Texto de lectura ▸
○ ○ ○ ○
Las noches eran más plácidas cuando había una historia antes de dormir, a la luz de la vieja lámpara de madera, pantalla blanca e interruptor de cadenilla, que mi padre apagaba luego de cerrar el libro y desearme las buenas noches. Quedaba rondando en mi cabeza la historia de Scheherezade, intentando salvarse de la demente y misógina revancha del sultán Schariar y las historias fantásticas que noche a noche la ayudaron a permanecer con vida, desde Aladino con su lámpara hasta Simbad, el marino, y sus siete viajes.
Quedaron también en mi memoria los escritos de Ricardo Palma en sus tradiciones peruanas, el cañoncito de Castilla, la calle de la manita, el obispo Chicheñó y el padre Pata, historias que me ayudaron a querer un poco el suelo que piso día a día y a interesarme en el derrotero de esta nación que parece no escarmentar a pesar de la historia que pesa sobre sus hombros.
○ ○ ○ ○
Registros de datos ▸
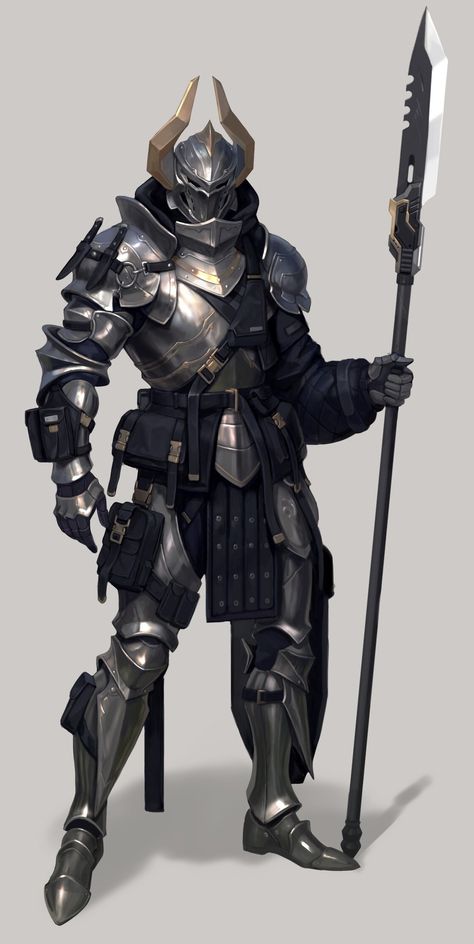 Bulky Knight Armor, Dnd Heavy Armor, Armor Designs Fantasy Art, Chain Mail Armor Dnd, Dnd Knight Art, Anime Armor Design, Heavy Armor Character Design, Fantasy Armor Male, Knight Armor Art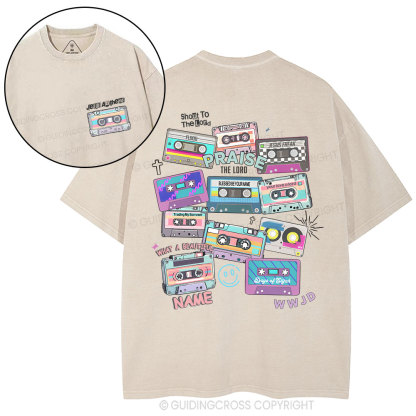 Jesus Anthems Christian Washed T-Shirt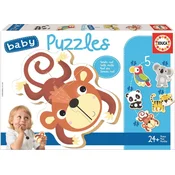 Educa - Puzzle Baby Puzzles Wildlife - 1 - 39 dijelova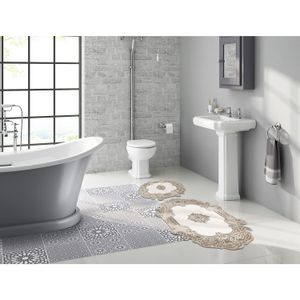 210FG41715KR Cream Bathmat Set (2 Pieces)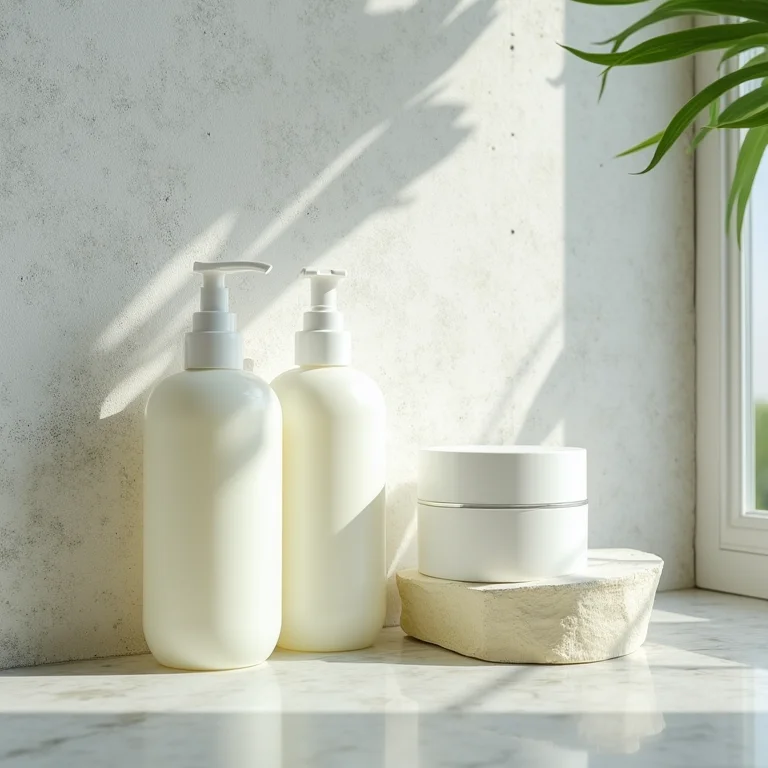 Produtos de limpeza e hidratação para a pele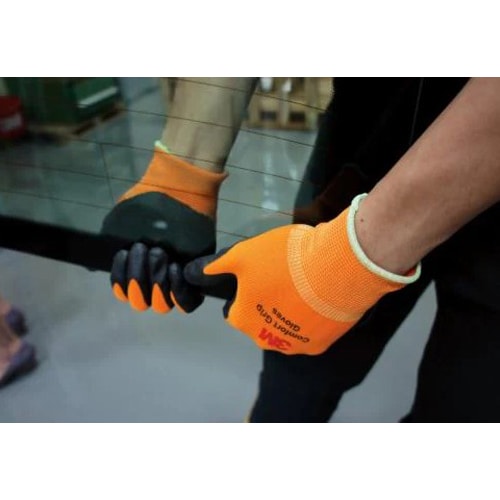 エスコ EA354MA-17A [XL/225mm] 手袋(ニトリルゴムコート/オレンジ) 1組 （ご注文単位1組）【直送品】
○ ○ ○ ○
Consigna A ▸
Según el texto sobre las historias antes de dormir, ¿cómo era la lámpara que apagaba el padre?
Consigna B ▸
Retoma el texto sobre las historias antes de dormir a partir de su última oración.
El material no interviene en esto.

Respuesta A ▸
Era una vieja lámpara de madera, con pantalla blanca e interruptor de cadenilla.

Respuesta B ▸
Pero en la niñez, lejos aún de esas complicaciones, los libros siguieron abriéndose camino. Mi tía me leyó en una tarde “El Principito”, y mi padre trajo una colección de pequeños cuentos de bolsillo entre los que encontré las alucinantes aventuras del Barón de Münchhausen y los viajes de Gulliver. Las historias de Verne llegaron en una colección de Oveja Negra.
Mi padre los traía embolsados para que pudiera ser yo el primero en abrirlos. Pero si hay un libro que recuerdo con mucho cariño, es el de Senda 2, un libro marrón que leíamos en la escuela en segundo de primaria. Fue el primer libro que leí completo, de cabo a rabo, con la historia de Toni, Moncho y Mina, sus cometas, sus viajes y, claro, el perrito Pecas y el gato Darío. Maldigo el día en que perdí ese hermoso libro. Lo hubiera querido guardar para mis hijos.
Así, página tras página, relato tras relato, la fascinación por las descomunales aventuras me llevó hasta la biblioteca, donde empecé a coger libros que no debía. En el colegio le llamaron la atención a mis padres porque leía demasiado. Mi profesora sacó un libro “Psicosis”. Su hijo no puede leer estas cosas, dijo. Mi madre prohibió la entrada a la biblioteca.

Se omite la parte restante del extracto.